### REQUIRED TASK:
Print, please, the line that contains "In the photograph, would" and each line after it to the end of the entries, unchanged and with nothing else.

[DATASET EXTRACT start]

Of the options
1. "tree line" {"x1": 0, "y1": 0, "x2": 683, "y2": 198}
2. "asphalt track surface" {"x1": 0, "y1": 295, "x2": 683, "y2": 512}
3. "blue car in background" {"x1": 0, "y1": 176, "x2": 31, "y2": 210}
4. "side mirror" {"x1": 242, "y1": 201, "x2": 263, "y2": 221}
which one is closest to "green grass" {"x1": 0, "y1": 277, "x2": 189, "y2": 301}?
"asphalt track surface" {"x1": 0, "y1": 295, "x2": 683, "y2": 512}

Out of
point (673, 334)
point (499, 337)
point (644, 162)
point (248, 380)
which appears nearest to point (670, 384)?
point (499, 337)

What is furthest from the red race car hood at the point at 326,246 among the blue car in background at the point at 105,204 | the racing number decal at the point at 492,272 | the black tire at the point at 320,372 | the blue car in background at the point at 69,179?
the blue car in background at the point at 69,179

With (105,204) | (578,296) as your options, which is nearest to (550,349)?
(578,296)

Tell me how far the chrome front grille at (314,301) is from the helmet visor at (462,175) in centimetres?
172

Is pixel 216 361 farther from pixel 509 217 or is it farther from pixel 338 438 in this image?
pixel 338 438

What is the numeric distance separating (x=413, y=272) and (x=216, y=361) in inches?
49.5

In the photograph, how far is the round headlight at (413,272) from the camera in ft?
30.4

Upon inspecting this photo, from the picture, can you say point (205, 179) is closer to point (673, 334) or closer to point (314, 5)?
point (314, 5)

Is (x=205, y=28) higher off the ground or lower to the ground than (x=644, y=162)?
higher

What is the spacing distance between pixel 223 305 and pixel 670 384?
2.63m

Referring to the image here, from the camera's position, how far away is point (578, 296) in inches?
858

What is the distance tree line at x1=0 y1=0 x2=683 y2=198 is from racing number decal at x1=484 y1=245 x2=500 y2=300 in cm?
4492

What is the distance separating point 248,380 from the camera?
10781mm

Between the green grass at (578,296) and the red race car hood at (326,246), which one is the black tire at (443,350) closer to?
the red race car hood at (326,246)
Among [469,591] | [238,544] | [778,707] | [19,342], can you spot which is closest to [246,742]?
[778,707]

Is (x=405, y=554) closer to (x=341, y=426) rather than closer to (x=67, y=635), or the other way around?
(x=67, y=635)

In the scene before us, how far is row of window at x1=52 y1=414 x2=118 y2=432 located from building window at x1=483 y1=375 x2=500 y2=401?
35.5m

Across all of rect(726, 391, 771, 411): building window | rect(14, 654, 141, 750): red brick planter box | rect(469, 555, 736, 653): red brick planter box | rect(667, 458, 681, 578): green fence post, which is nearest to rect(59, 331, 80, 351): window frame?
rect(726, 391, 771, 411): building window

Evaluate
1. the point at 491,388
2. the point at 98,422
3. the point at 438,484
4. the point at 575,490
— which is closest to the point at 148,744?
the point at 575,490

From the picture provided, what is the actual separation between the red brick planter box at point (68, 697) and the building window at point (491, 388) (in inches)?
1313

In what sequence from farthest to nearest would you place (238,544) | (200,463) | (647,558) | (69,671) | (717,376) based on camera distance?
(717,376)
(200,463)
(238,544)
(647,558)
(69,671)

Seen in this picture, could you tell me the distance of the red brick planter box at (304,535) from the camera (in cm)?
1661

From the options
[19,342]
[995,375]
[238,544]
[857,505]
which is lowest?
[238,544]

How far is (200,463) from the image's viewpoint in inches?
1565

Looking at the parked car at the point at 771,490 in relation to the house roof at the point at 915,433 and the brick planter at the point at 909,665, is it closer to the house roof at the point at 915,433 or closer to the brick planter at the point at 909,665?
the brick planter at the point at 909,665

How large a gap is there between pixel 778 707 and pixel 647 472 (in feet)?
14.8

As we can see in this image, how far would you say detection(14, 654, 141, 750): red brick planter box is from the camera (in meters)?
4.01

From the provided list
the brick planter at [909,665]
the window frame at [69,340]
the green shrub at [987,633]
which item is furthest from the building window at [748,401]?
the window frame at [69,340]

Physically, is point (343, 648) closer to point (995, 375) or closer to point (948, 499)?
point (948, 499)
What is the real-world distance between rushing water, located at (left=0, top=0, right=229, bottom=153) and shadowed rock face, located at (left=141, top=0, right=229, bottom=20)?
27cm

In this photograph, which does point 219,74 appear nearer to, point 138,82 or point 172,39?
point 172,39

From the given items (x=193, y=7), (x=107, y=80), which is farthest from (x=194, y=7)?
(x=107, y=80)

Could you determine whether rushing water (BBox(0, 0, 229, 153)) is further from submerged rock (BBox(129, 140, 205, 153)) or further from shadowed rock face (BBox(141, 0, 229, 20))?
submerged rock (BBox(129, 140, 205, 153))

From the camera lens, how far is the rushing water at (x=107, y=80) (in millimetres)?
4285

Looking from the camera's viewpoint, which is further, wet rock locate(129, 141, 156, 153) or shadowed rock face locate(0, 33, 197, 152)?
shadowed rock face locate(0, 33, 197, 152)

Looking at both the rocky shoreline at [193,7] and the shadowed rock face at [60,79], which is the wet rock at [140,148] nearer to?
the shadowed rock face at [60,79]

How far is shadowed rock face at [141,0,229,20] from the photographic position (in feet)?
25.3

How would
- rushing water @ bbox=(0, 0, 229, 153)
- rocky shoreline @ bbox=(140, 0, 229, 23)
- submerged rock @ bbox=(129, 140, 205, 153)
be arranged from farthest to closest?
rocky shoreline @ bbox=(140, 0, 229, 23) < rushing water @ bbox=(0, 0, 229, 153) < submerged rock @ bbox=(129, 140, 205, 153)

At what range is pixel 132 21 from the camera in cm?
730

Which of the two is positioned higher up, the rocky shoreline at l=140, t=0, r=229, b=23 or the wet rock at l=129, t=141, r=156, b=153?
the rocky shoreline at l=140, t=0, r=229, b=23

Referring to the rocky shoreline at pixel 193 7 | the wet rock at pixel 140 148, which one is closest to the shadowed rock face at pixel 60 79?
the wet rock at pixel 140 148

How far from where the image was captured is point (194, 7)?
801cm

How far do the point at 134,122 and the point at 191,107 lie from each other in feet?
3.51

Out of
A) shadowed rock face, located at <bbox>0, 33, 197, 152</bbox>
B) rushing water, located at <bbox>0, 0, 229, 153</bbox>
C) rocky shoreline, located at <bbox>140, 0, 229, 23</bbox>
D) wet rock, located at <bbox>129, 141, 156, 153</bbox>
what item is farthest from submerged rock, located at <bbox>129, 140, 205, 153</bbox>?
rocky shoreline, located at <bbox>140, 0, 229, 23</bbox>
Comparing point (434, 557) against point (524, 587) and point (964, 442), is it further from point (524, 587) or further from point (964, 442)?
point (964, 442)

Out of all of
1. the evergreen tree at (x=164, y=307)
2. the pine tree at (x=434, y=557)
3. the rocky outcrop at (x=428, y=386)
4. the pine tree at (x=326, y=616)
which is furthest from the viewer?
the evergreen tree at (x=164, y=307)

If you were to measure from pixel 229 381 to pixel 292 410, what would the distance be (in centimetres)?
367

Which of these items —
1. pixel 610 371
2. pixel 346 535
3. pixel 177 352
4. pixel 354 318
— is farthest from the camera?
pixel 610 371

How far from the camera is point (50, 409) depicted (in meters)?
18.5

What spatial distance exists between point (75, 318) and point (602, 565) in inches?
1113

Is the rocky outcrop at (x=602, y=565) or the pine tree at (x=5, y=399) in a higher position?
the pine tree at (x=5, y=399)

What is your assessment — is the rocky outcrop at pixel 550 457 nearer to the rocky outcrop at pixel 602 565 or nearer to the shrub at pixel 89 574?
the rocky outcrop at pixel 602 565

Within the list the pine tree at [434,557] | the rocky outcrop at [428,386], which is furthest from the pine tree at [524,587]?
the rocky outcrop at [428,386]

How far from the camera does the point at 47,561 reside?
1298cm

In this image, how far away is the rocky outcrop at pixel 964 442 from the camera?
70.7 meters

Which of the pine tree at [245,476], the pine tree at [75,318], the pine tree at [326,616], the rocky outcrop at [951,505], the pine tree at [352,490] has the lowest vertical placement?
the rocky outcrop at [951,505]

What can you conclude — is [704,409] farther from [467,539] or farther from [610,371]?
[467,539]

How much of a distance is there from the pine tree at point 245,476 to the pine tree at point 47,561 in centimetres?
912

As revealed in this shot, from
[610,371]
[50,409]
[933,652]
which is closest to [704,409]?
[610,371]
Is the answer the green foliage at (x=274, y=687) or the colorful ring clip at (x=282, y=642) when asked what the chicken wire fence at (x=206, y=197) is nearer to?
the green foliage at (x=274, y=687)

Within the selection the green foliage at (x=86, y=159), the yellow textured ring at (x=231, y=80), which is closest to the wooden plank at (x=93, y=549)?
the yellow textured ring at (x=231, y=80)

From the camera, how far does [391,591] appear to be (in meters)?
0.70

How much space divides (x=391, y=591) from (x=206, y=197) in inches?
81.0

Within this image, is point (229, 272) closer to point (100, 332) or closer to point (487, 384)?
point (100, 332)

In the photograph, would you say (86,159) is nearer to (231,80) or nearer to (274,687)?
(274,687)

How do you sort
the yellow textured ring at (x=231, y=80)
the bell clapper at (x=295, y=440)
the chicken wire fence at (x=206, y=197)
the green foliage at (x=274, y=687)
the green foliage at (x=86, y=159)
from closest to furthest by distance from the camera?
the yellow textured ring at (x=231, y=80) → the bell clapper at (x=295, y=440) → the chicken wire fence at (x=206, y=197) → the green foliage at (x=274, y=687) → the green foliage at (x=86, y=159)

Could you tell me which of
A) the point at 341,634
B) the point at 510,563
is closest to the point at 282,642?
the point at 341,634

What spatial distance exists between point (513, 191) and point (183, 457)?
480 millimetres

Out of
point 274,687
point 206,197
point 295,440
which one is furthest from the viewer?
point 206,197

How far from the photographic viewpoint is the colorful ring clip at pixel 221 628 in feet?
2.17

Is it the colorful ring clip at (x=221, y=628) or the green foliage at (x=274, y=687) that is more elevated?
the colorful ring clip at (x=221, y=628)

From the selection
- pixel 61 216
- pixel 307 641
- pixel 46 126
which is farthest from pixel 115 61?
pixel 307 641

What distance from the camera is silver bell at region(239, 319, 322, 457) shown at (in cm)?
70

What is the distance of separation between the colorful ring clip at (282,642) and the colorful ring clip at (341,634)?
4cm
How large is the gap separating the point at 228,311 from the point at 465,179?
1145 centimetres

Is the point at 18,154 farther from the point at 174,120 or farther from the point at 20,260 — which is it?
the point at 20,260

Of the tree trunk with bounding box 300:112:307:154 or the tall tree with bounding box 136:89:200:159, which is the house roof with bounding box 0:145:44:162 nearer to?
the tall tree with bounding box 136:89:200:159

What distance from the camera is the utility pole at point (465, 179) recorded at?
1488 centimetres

[DATASET EXTRACT end]

### EXERCISE SOLUTION:
In the photograph, would you say (86,159) is nearer to (231,80) or nearer to (274,687)?
(274,687)

How do you sort
the yellow textured ring at (x=231, y=80)
the bell clapper at (x=295, y=440)
the chicken wire fence at (x=206, y=197)
the green foliage at (x=274, y=687)
the green foliage at (x=86, y=159)
from closest to furthest by distance from the camera?
the yellow textured ring at (x=231, y=80) → the bell clapper at (x=295, y=440) → the chicken wire fence at (x=206, y=197) → the green foliage at (x=274, y=687) → the green foliage at (x=86, y=159)

Could you tell me which of
A) the point at 341,634
B) the point at 510,563
is closest to the point at 282,642?
the point at 341,634

What spatial distance exists between point (513, 191) and point (183, 457)?
480 millimetres

Out of
point 274,687
point 206,197
point 295,440
which one is furthest from the viewer?
point 206,197

How far from the photographic viewpoint is the colorful ring clip at pixel 221 628 in feet?
2.17

Is it the colorful ring clip at (x=221, y=628) or the green foliage at (x=274, y=687) that is more elevated?
the colorful ring clip at (x=221, y=628)

From the selection
- pixel 61 216
- pixel 307 641
- pixel 46 126
which is farthest from pixel 115 61?
pixel 307 641

What distance from the camera is silver bell at region(239, 319, 322, 457) shown at (in cm)?
70

What is the distance of separation between the colorful ring clip at (282,642) and the colorful ring clip at (341,634)?
4cm
How large is the gap separating the point at 228,311 from the point at 465,179?
1145 centimetres

Is the point at 18,154 farther from the point at 174,120 or farther from the point at 20,260 — which is it?
the point at 20,260

Of the tree trunk with bounding box 300:112:307:154 or the tall tree with bounding box 136:89:200:159, which is the house roof with bounding box 0:145:44:162 nearer to?
the tall tree with bounding box 136:89:200:159

What distance from the camera is the utility pole at point (465, 179) recorded at?
1488 centimetres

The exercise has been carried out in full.